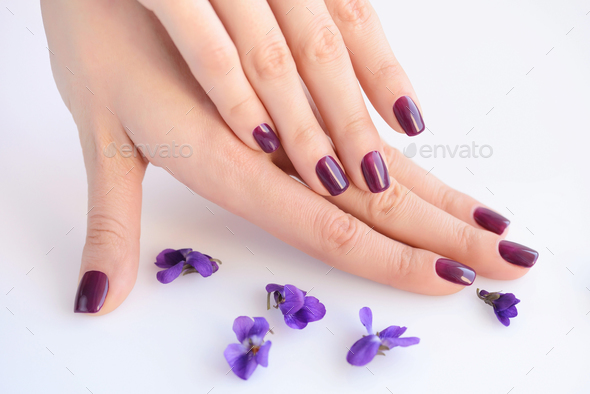 Hands of a woman with dark purple manicure on nails and flowers - Stock Photo - Images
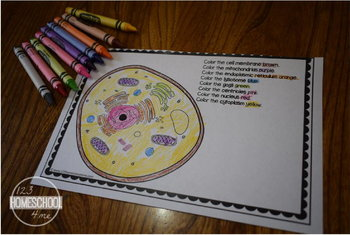 Human Cell Mini Book, Cell Worksheets & Cell Review Game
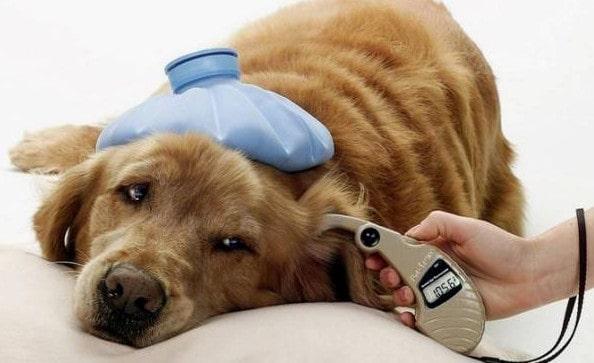 Гипогликемия у собак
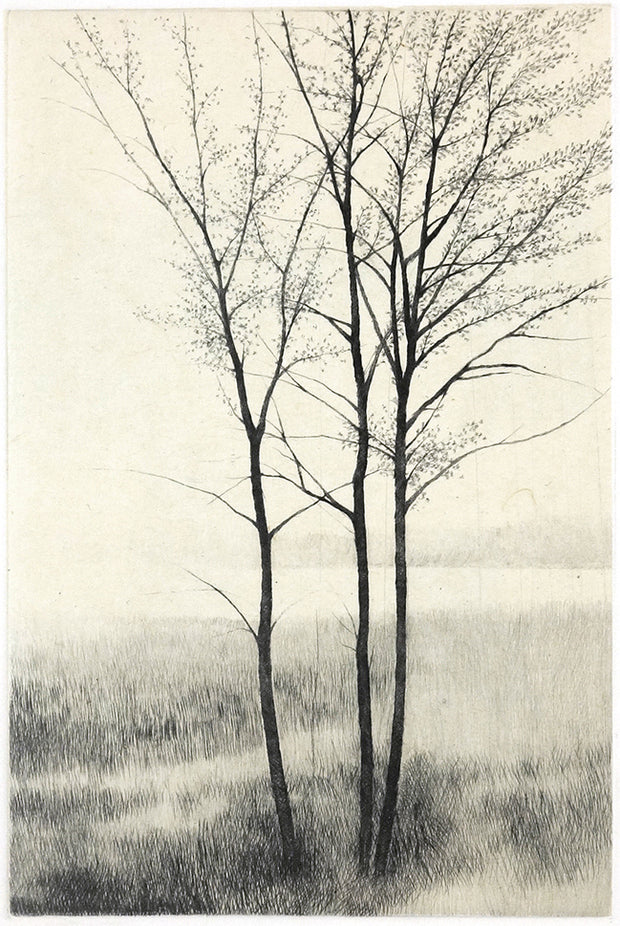 End of Winter II by Shigeki Tomura - Davidson Galleries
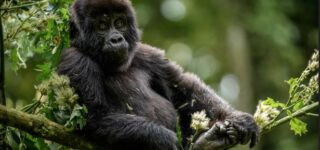 4 Days Uganda Gorilla Trekking and Mount Sabinyo hiking safaris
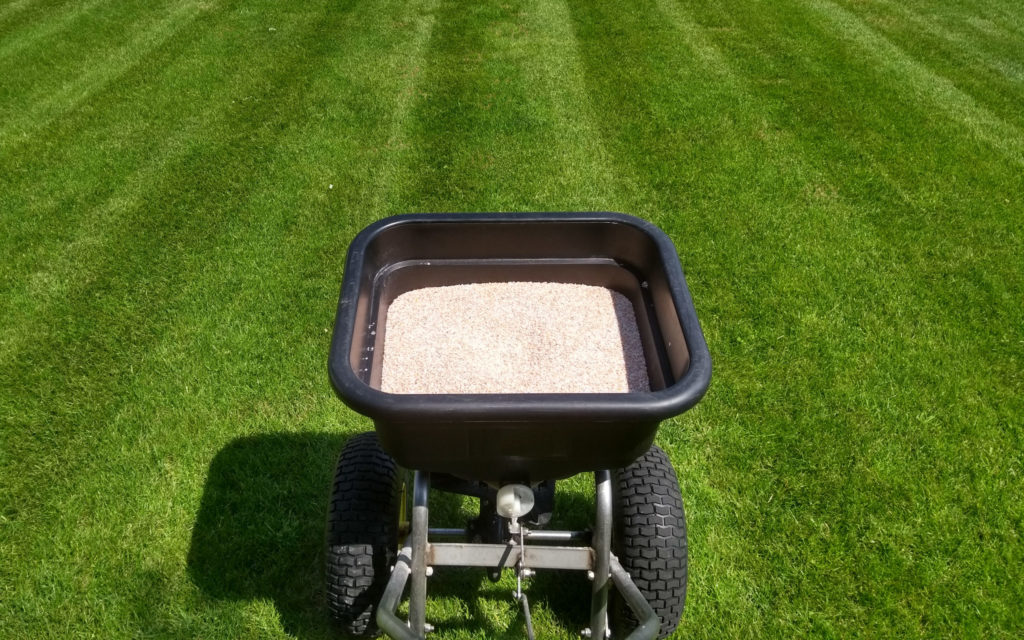 Feeding a lawn granular lawn feed with a spreader.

◆ YOUR GOAL ◆
Set down all the material exactly once more. No pictures.

◆ RESPONSE BOX ◆
 Hands of a woman with dark purple manicure on nails and flowers - Stock Photo - Images
 Human Cell Mini Book, Cell Worksheets & Cell Review Game
 Гипогликемия у собак
 End of Winter II by Shigeki Tomura - Davidson Galleries
 4 Days Uganda Gorilla Trekking and Mount Sabinyo hiking safaris
 Feeding a lawn granular lawn feed with a spreader.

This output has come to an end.